> **YOUR INSTRUCTIONS**
Search the listing below for the line containing "Aerial view of". From there through the line containing "NOTHING IS IMPOSSIBLE - WRISTBAND 042/BLACK", transcribe every line exactly, both ends included.

> **EXERCISE MATERIALS**
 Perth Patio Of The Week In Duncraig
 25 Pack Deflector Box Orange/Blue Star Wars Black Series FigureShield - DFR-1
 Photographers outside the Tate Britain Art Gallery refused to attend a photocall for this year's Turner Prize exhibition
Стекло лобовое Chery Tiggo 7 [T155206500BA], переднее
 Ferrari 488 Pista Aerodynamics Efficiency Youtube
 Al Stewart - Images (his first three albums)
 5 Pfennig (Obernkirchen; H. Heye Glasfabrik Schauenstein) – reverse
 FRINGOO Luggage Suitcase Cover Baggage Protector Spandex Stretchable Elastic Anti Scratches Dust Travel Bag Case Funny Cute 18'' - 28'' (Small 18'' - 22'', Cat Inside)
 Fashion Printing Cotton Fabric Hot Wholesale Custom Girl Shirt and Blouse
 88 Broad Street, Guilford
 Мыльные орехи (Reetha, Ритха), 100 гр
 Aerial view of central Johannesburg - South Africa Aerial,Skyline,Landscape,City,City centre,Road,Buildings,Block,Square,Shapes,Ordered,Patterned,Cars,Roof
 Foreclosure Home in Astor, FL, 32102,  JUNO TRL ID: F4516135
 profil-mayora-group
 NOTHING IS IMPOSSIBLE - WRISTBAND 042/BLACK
---
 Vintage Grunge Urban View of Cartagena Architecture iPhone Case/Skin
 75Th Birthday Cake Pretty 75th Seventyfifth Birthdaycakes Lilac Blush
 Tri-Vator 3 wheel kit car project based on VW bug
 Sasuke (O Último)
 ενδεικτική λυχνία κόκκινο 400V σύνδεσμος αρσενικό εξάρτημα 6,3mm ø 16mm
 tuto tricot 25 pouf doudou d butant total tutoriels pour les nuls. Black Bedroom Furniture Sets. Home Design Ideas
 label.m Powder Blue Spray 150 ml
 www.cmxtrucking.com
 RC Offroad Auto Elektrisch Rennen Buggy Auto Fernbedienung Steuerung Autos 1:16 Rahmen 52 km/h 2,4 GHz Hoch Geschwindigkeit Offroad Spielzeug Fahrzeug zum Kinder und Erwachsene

> **RESULT FOR THIS TASK**
 Aerial view of central Johannesburg - South Africa Aerial,Skyline,Landscape,City,City centre,Road,Buildings,Block,Square,Shapes,Ordered,Patterned,Cars,Roof
 Foreclosure Home in Astor, FL, 32102,  JUNO TRL ID: F4516135
 profil-mayora-group
 NOTHING IS IMPOSSIBLE - WRISTBAND 042/BLACK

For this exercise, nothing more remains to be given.